• SOURCE TEXT:
'Miracle babies' pastor in UK despite extradition

BBC Radio 4/April 1, 2010

A self-styled archbishop who claimed he could give infertile couples 'miracle babies' is still living and working in the UK despite his extradition to Kenya being ordered three years ago.

The Home Office has said it is still considering representations from Gilbert Deya's solicitors that sending him to Kenya would breach his human rights.

His appeal against extradition failed in October 2008 and he was refused leave to appeal to the House of Lords.

Mr Deya is wanted on child abduction charges in Kenya where the government alleges he stole five children between 1999 and 2004.

And it was in 2004 that BBC Radio 4's investigative programme, Face the Facts, first looked into Gilbert Deya and the so-called miracle babies.

The programme heard how women attending Gilbert Deya's church services in Peckham, South London were told they would be having babies even though, in some cases, doctors had told them they were not pregnant or they were infertile.

'Beyond human imagination'

The babies were always delivered in Kenya, in backstreet clinics away from prying eyes where poor local mothers were sometimes willing to give up a child they could not afford to feed.

Interviewed for Face the Facts in 2004 and asked how he explained the births of children with DNA different to that of their alleged parents, Gilbert Deya said: "The miracle babies which are happening in our ministry are beyond human imagination".

"It is not something I can say I can explain because they are of God and things of God can not be explained by a human being".

Today Mr Deya is not so keen to speak to the BBC.

• INFORMATION SUPPLIED:
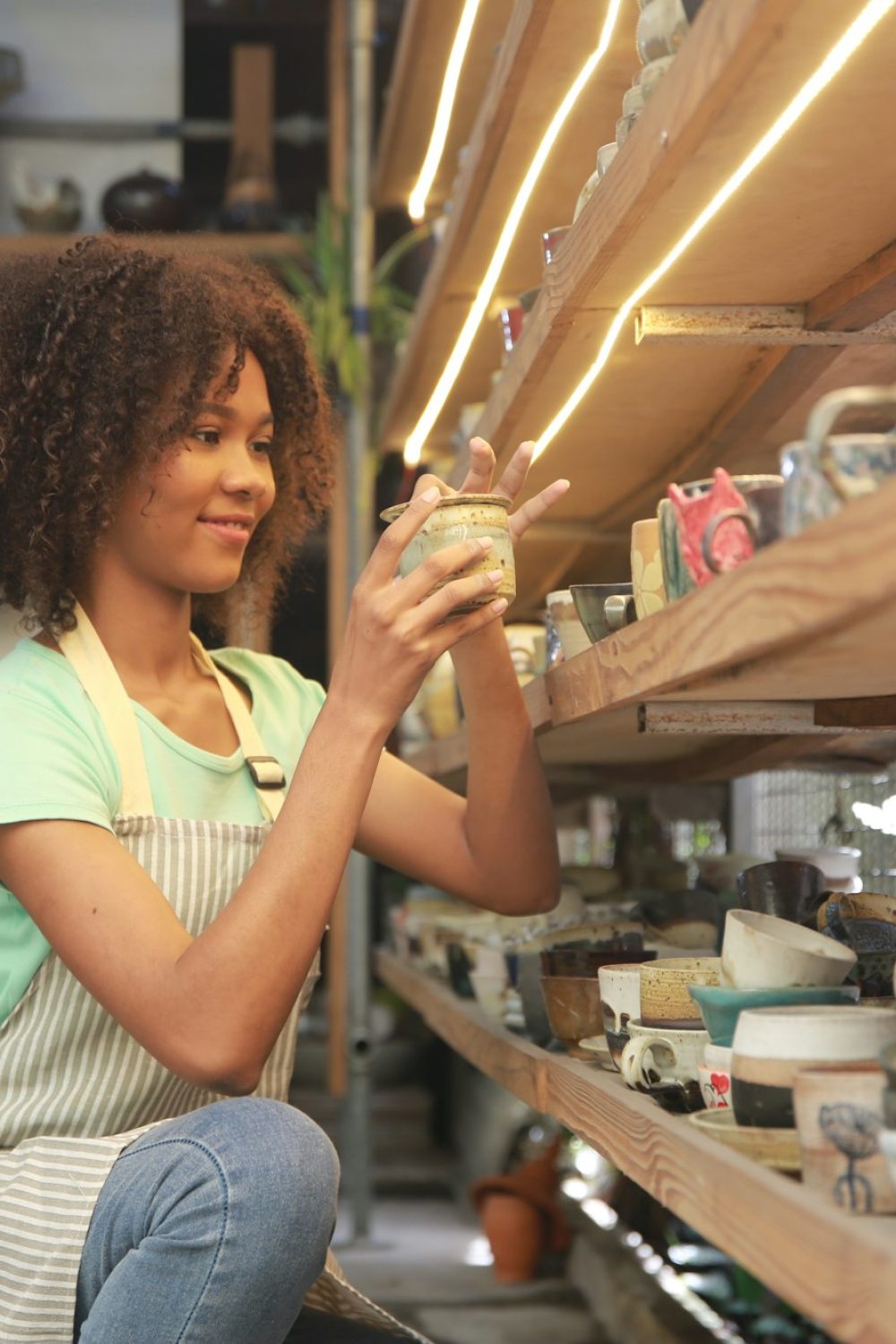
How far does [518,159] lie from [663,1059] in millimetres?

• COMPLETE THE FOLLOWING:
**A.** Rewrite the stretch of the report on the "miracle babies" pastor from "The programme heard" through "to the BBC.", replacing "backstreet clinics" with "unregistered clinics".
**B.** Carry on the report on the "miracle babies" pastor from the point where it stops.

• TASK-BY-TASK OUTPUTS:
**A.**
The programme heard how women attending Gilbert Deya's church services in Peckham, South London were told they would be having babies even though, in some cases, doctors had told them they were not pregnant or they were infertile.

'Beyond human imagination'

The babies were always delivered in Kenya, in unregistered clinics away from prying eyes where poor local mothers were sometimes willing to give up a child they could not afford to feed.

Interviewed for Face the Facts in 2004 and asked how he explained the births of children with DNA different to that of their alleged parents, Gilbert Deya said: "The miracle babies which are happening in our ministry are beyond human imagination".

"It is not something I can say I can explain because they are of God and things of God can not be explained by a human being".

Today Mr Deya is not so keen to speak to the BBC.

**B.**
A call to his offices in London resulted in him telling us the BBC was "evil" for what had been broadcast about him previously. He told us never to call him again.

He's not always media shy, happy to appear on his own TV channel, Deya Broadcasting Network, which screens his church services and phone-ins via satellite TV across Africa and Europe.

Music videos of Archbishop Gilbert Deya dancing and singing can also be found on You Tube.

Financial accounts for his charity, Gilbert Deya Ministries, have not been filed with the Charity Commission and are overdue.

But those for the year ending December 2007 show an income of over £1.1m, almost all of it through donations.

Gilbert Deya's wife Mary has served a jail sentence for child abduction in Kenya. She's now facing fresh charges.

But almost a year and a half after her husband's appeal against extradition to Kenya failed, he's still on UK soil, much to the dismay of the Tottenham MP, David Lammy, whose constituents were caught up in the 'miracle baby' case.

"I really am shocked and deeply concerned that he has not yet made his way to Kenya.

"I don't know why he is still here," he said.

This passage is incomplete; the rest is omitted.